O-254 - DIAGNÓSTICO DE FUGA ANASTOMÓTICA TARDÍA DURANTE EL SEGUIMIENTO TRAS RESECCIÓN ANTERIOR DE RECTO. NUESTRA EXPERIENCIA
Hospital Clínico San Carlos, Madrid.
Introducción: La incidencia de la fuga anastomótica varía entre 2 y 24%. En la literatura se describen habitualmente las fugas presentadas durante el ingreso o durante los primeros 30 días. Las fugas más tardías son mencionadas escasamente.
Objetivos: Identificar fuga anastomótica tardía (> 30 días) tras resección anterior de recto, sintomatología, terapéutica llevada a cabo y posibles factores de riesgo.
Métodos: Se realizó análisis retrospectivo de los pacientes intervenidos por cáncer del recto en nuestro centro desde enero de 2014 a diciembre de 2017. La fuga tardía se consideró el defecto en la zona de la anastomosis, colección con burbujas de aire o absceso perianastomótico diagnosticado clínicamente, por pruebas de imagen o mediante endoscopia pasados 30 días tras la cirugía. Los criterios de inclusión en la muestra fueron tumor por debajo de la reflexión peritoneal, anastomosis primaria con o sin ileostomía y seguimiento mayor a 24 meses. Los tumores de recto alto no han sido incluidos en la muestra a estudio.

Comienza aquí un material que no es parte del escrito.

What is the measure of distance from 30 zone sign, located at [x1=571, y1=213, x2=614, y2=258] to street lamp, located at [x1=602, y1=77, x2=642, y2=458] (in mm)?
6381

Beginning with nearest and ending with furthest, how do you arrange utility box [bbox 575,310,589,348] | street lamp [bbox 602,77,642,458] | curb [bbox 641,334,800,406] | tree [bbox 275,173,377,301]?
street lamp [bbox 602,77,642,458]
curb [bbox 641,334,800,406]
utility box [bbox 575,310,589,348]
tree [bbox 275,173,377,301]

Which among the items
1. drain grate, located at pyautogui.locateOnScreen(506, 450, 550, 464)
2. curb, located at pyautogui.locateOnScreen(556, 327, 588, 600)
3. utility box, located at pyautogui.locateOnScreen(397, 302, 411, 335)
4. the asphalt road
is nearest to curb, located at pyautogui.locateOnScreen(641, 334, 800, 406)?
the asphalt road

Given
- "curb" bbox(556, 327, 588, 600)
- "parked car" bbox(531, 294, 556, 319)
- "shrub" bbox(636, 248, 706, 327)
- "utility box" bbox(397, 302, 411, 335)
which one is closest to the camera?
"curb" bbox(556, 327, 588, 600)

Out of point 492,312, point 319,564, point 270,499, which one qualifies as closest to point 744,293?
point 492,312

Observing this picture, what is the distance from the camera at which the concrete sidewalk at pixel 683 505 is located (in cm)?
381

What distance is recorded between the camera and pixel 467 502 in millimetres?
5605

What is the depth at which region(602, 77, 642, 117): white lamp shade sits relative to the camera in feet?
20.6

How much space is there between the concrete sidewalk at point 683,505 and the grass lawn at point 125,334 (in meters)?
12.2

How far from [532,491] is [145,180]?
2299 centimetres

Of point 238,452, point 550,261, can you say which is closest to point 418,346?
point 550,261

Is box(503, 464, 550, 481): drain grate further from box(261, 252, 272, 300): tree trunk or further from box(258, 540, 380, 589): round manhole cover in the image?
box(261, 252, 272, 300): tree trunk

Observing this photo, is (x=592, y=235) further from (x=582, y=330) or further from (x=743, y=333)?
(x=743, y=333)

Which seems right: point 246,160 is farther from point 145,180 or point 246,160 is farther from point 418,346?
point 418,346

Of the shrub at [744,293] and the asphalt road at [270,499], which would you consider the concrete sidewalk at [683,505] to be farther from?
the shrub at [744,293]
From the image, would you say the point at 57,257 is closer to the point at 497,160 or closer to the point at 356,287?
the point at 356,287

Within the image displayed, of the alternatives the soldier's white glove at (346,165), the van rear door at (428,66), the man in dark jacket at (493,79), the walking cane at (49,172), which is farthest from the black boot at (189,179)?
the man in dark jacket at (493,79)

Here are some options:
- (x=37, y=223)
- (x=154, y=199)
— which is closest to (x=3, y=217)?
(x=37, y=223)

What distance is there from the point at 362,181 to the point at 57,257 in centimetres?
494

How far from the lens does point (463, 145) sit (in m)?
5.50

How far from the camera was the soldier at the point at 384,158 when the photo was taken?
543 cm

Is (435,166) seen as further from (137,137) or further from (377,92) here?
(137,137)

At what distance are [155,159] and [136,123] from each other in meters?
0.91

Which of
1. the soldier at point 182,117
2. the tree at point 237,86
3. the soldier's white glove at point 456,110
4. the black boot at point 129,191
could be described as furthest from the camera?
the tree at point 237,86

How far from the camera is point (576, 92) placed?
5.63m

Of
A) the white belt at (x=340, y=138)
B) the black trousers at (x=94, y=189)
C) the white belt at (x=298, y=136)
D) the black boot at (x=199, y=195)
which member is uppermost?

Resultados: Se incluyeron en el estudio 85 pacientes, 44 mujeres y 38 hombres, con edad media de 72,7 años. Al 4,7% de la muestra se le realizó una resección anterior de recto, en el 70,6% está resección anterior fue baja y en el 24,7% fue ultrabaja debido a la altura del tumor, cuya media de altura en la muestra total medida con respecto al margen anal fue de 7,7 cm. El 47,0% de los pacientes eran ASA II, el 32,9% ASA III. El 43,5% de los procedimientos fueron realizados mediante abordaje laparoscópico, realizando una anastomosis T-T mecánica en la mayoría de los casos. En el 81,1% (69 pacientes) se llevo a cabo ileostomía de protección. Debido al estadio tumoral, el 55,3% de los pacientes incluidos a estudio había recibido neoadyuvancia con quimiorradioterapia. La fuga anastomótica tardía sintomática se diagnosticó a 8 pacientes, lo que supone un 9,4% de los pacientes a estudio. De ellos 7 tenían ileostomía de protección. El diagnóstico de la fuga fue radiológico en el 75,0%, con presencia de burbujas o colección a nivel perianastomótico. El 37,5% de los pacientes con diagnóstico fuga tardía se encontraban sintomáticos y 2 de ellos precisaron tratamiento quirúrgico ulterior mediante colostomía terminal. Ni la presencia de comorbilidades, a excepción de la hipertensión arterial, ni la cirugía abdominal previa se han relacionado con la incidencia de fuga tardía. No se encontraron diferencias significativas entre el tipo de abordaje y la altura de la resección de recto, a pesar de que existe cierta tendencia en pacientes con resecciones ultrabajas y neoadyuvancia previa.
Conclusiones: La fuga anastomótica tardía no se debe considerar una entidad poco frecuente. A pesar de que su diagnóstico en la mayoría de los casos es radiológico puede producir consecuencias importantes para los pacientes por lo que cobra importancia su diagnóstico y tratamiento en los casos sintomáticos. La realización de ileostomía de protección no evita la aparición de fuga tardía, aunque previene de consecuencias agudas relacionadas con la dehiscencia.